Here, we present a data integration framework based on non-negative matrix factorization (NMF) and showcase an implementation called SUMO (https://github.com/ratan-lab/sumo) that can integrate continuous data from multiple data types to infer molecular subtypes. SUMO effectively handles missing data and produces robust clusters by using a resampling-based approach (Figure 1). Throughout the study, whenever appropriate, we compare SUMO v.0.2.6 with the iClusterBayes extension of iClusterPlus v.1.26, LRAcluster v.1.0 (Wu et al., 2015), MCCA from PMA package v.1.2.1 (Witten and Tibshirani, 2009), NEMO v.0.1 (Rappoport and Shamir, 2019b), PINSPlus v.2.0.5 (Nguyen et al., 2017), SNF v.2.3 (Wang et al., 2014), and CIMLR v.1.0 (Ramazzotti et al., 2018). We use a recent benchmark (Rappoport and Shamir, 2018) and datasets from TCGA and METABRIC (Curtis et al., 2012) to show that SUMO is consistently among the best methods in identifying groups of individuals with significantly differential prognosis and enrichment of clinical associations. Using simulation, we also compare SUMO with the other methods regarding the ability to cluster noisy datasets, respond to perturbations, and handle missing information.

Summarized SUMO workflow

SUMO uses NMF to determine consensus class labels for a varying number of clusters. Multiple quality and stability metrics are then used to determine the optimal clustering rank. We expand on how resampling with NMF is applied for 2 clusters. The gray arrows represent subsampling of the dataset.
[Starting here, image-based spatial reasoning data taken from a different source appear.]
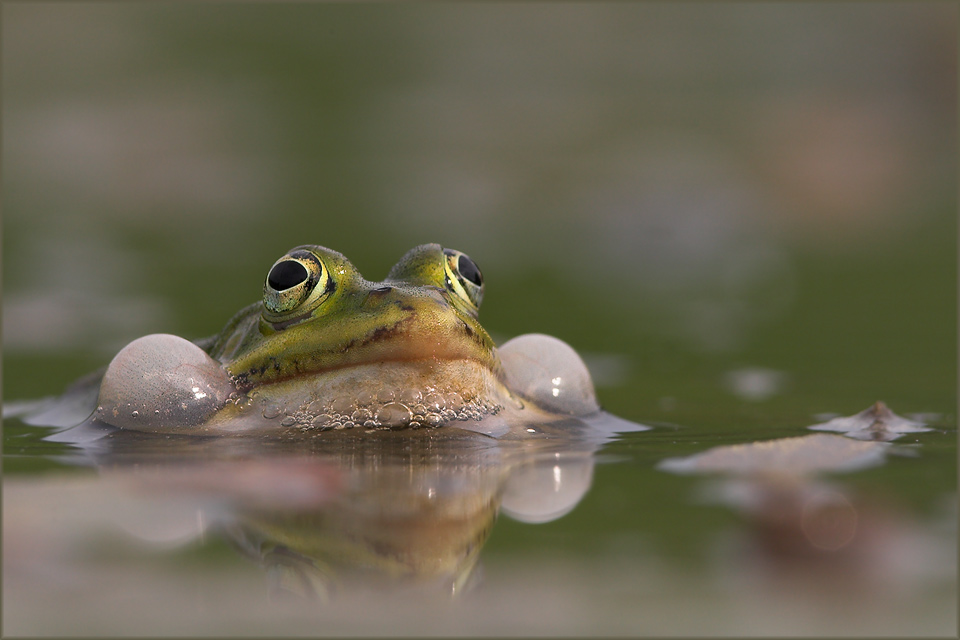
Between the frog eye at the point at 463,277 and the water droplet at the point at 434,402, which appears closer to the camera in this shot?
the water droplet at the point at 434,402

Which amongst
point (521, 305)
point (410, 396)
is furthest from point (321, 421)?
point (521, 305)

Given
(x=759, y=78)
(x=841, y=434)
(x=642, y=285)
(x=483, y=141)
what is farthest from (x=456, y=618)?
(x=759, y=78)

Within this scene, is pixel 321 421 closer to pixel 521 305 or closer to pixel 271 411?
pixel 271 411

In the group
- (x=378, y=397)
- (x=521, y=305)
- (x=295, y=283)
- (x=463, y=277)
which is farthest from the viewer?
(x=521, y=305)

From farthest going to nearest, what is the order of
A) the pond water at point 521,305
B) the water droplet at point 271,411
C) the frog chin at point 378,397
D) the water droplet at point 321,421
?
the water droplet at point 271,411
the water droplet at point 321,421
the frog chin at point 378,397
the pond water at point 521,305

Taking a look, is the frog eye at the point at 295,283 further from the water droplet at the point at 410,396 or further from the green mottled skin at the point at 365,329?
the water droplet at the point at 410,396

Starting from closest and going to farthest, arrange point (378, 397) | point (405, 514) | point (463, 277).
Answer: point (405, 514) < point (378, 397) < point (463, 277)

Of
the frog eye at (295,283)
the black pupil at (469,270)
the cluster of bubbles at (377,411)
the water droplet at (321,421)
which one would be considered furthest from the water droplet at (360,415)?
the black pupil at (469,270)
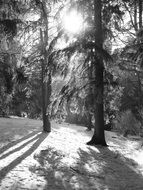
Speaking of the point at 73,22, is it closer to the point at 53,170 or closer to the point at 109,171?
the point at 109,171

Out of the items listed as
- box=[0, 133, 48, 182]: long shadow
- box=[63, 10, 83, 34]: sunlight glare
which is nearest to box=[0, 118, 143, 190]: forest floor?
box=[0, 133, 48, 182]: long shadow

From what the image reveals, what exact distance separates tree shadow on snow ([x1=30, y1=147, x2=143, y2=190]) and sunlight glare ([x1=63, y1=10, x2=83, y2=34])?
5017 millimetres

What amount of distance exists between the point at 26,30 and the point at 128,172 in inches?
267

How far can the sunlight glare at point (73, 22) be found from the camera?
11106mm

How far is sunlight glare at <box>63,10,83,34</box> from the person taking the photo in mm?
11106

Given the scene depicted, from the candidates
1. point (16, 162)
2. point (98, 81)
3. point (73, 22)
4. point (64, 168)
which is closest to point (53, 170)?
point (64, 168)

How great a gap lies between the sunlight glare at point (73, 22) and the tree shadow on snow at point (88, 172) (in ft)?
16.5

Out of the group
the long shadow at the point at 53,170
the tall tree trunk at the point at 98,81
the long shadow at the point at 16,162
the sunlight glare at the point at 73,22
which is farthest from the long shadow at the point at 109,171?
the sunlight glare at the point at 73,22

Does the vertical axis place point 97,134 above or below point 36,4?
below

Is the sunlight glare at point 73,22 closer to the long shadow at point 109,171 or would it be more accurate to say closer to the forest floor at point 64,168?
the forest floor at point 64,168

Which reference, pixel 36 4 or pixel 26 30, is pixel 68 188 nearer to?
pixel 36 4

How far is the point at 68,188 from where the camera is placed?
5.49 meters

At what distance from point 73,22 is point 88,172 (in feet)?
23.4

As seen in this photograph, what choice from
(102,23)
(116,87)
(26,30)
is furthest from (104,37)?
(26,30)
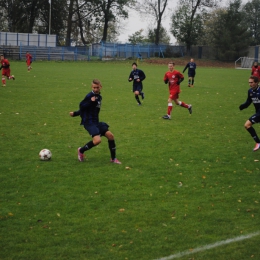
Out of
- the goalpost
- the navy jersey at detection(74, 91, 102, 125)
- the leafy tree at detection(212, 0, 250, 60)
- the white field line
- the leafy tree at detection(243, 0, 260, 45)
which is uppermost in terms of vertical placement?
the leafy tree at detection(243, 0, 260, 45)

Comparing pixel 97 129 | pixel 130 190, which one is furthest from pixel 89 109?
pixel 130 190

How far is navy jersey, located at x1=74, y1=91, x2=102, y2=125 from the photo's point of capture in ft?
30.3

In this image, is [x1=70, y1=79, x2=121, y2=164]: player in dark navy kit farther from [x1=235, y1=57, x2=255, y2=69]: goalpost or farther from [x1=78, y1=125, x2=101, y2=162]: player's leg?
[x1=235, y1=57, x2=255, y2=69]: goalpost

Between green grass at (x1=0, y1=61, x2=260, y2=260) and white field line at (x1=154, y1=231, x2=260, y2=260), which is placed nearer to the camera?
white field line at (x1=154, y1=231, x2=260, y2=260)

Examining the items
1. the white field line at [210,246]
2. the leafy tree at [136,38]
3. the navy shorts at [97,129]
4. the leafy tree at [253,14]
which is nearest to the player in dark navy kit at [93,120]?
the navy shorts at [97,129]

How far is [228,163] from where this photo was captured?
31.2ft

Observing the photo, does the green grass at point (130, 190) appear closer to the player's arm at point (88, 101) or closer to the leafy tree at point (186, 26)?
the player's arm at point (88, 101)

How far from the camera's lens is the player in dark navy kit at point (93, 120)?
923 cm

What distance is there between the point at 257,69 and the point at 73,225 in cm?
2032

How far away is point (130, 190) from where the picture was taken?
25.0 feet

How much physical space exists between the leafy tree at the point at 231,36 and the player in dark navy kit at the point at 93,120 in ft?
184

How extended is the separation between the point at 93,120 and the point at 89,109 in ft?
0.87

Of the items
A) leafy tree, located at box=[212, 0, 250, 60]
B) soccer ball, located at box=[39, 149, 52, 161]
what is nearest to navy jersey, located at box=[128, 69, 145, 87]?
soccer ball, located at box=[39, 149, 52, 161]

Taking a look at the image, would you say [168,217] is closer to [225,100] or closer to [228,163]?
[228,163]
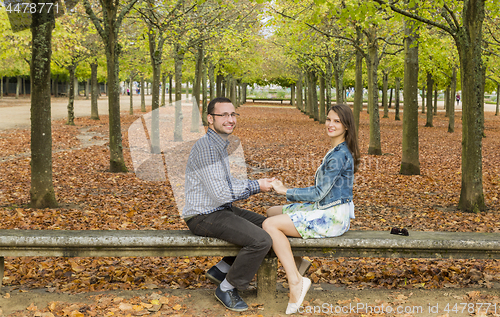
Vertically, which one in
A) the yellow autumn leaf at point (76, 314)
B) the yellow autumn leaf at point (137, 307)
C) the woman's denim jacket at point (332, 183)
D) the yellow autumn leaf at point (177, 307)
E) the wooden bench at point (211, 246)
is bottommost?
the yellow autumn leaf at point (177, 307)

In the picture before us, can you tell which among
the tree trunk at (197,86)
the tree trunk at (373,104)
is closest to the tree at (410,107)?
the tree trunk at (373,104)

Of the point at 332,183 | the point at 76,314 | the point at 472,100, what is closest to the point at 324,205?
the point at 332,183

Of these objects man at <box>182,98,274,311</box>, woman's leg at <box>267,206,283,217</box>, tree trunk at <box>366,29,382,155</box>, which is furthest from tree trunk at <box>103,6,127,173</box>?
tree trunk at <box>366,29,382,155</box>

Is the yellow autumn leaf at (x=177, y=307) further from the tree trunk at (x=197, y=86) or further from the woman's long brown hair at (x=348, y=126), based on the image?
the tree trunk at (x=197, y=86)

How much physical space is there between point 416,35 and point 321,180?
28.9ft

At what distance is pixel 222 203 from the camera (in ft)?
12.1

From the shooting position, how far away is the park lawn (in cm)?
455

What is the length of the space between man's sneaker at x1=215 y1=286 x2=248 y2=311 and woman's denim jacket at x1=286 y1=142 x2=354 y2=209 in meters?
0.93

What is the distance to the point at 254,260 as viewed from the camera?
12.1 ft

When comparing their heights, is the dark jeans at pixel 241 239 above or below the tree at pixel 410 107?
below

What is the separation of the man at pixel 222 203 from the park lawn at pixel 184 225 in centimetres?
85

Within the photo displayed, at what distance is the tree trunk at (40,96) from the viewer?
6.68 m

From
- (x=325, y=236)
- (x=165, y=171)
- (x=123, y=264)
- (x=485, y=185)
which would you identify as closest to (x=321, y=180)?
(x=325, y=236)

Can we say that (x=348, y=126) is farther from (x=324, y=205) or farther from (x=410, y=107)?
(x=410, y=107)
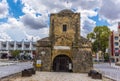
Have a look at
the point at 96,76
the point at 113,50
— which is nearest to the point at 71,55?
the point at 96,76

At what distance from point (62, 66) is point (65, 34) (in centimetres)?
493

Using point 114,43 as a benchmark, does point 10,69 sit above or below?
below

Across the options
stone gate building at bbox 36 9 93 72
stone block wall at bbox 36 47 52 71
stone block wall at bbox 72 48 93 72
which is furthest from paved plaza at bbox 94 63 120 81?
stone block wall at bbox 36 47 52 71

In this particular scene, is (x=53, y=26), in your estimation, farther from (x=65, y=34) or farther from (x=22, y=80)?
(x=22, y=80)

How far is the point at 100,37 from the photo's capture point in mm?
95375

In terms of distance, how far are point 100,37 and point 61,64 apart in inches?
2289

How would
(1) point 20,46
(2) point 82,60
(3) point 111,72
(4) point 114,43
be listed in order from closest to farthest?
(2) point 82,60
(3) point 111,72
(4) point 114,43
(1) point 20,46

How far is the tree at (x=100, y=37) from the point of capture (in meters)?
95.1

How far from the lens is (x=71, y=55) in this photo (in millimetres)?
38906

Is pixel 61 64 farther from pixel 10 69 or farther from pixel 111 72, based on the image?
pixel 10 69

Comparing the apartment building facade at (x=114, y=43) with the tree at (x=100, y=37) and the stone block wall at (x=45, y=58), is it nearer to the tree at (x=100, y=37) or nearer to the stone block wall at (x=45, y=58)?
the tree at (x=100, y=37)

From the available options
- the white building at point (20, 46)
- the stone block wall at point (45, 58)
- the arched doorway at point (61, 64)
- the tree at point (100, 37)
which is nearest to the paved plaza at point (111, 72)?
the arched doorway at point (61, 64)

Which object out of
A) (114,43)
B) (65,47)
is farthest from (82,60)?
(114,43)

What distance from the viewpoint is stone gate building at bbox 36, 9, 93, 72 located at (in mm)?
38469
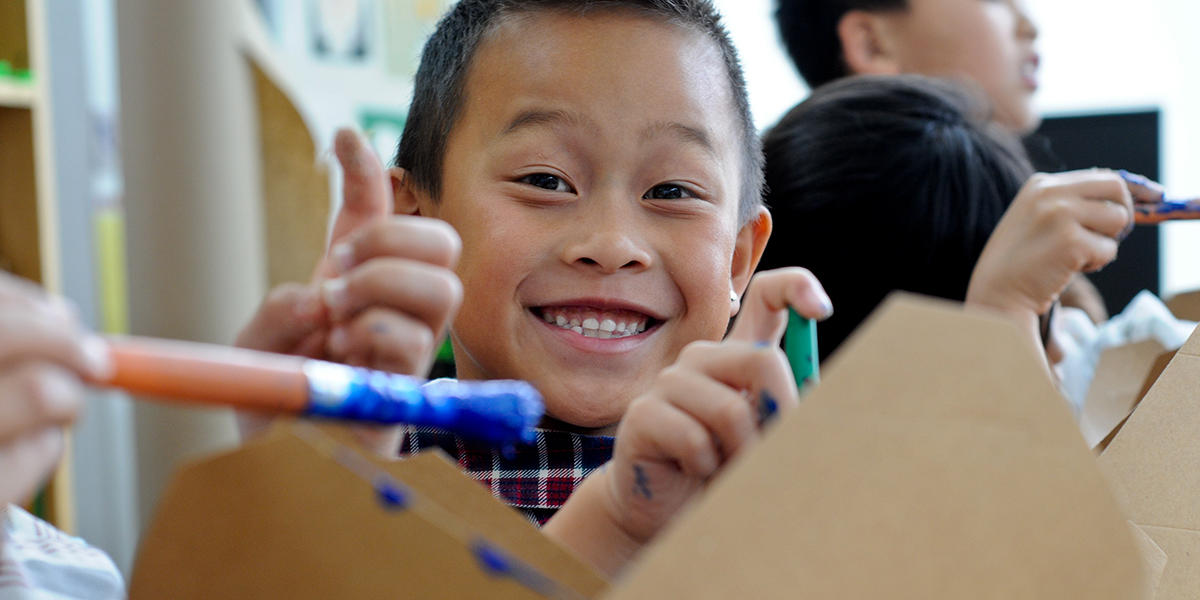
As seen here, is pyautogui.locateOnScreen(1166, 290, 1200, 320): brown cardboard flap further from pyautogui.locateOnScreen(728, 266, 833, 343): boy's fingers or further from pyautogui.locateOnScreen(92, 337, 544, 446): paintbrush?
pyautogui.locateOnScreen(92, 337, 544, 446): paintbrush

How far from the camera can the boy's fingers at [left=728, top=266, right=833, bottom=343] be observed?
540 mm

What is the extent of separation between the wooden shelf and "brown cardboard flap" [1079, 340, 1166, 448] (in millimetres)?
1649

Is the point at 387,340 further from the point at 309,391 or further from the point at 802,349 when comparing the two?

We apply SUMO to multi-omics datasets from individuals diagnosed with lower-grade glioma (LGG). Diffuse low-grade and intermediate-grade gliomas together make up the LGGs (World Health Organization grades II and III), a diverse group of primary brain tumors with highly variable clinical behavior. Several studies have associated IDH somatic mutations with a more favorable course of the disease and have identified multiple subtypes with a poor clinical course (Eckel-Passow et al., 2015; Ceccarelli et al., 2016). We identify a single cluster of individuals with a significantly differential prognosis with SUMO. Individuals assigned to this cluster include all who were reported to have a poor clinical course in other studies and are enriched for genome-wide hypomethylation, somatic chromosome 7 (chr7) gain, and chr10 loss. Our findings support the recently proposed minimal clinical criteria for diagnosis of such diffuse astrocytic gliomas, which, despite their histological profiles, follow a more aggressive disease course (Brat et al., 2018). The remaining clusters recapitulate known subtypes in LGGs, highlighting the effectiveness of our approach.

Results

SUMO improves performance with noisy and incomplete data

We performed several simulations to compare the performance of the various methods on noisy datasets by varying the data noise level and the fraction of missing data that were generated by a procedure given in Figure 2. Figure S1A shows the experimental setup for the first simulation, where we increase the noise in one data type while keeping a moderate amount of noise in the other data type. The results in Figure 2A show that all methods exhibit a median decrease in accuracy with an increase in noise. SUMO has the highest median adjusted Rand index (ARI) and the least variance (Figure S1B) for all levels of noise.

Accuracy of the eight methods on noisy data and missing values

(A) All methods show reduced median accuracy with an increasing amount of noise, but SUMO exhibits better performance over a wide range.

(B) SUMO shows a higher median ARI compared with NEMO for most data points when missing data are simulated in one of two data types. Error ribbons display the minimum and maximum ARI values.

Using the same setup, we compared SUMO with NEMO regarding their ability to accurately classify samples with missing data. Other methods do not handle missing data and so were not included in this comparison. In this experiment, we removed a random fraction of samples from one data type while preserving the data in the other data type. SUMO shows a higher median ARI compared with NEMO for most data points (Figure 2B).

Performance of SUMO on a recent benchmark

We compared SUMO with several other methods using a recently published benchmark (Rappoport and Shamir, 2018). The benchmark consists of methylation, gene expression, and microRNA (miRNA) expression data from 10 cancer types sequenced as part of the TCGA project. As in the original benchmark, we evaluated each method for its ability to identify a subtype that shows significantly differential survival and is enriched for clinical annotations. We chose or calculated parameters for the methods, as suggested by the authors, without considering the survival and clinical parameters that are used for assessment. Data preprocessing for SUMO included applying a variance-stabilizing transformation (for count data) or converting beta values to M values (for methylation dataset), followed by feature standardization (as described in STAR Methods). For the remaining tools, we applied appropriate data preprocessing steps according to parameters specified by the authors of the benchmark.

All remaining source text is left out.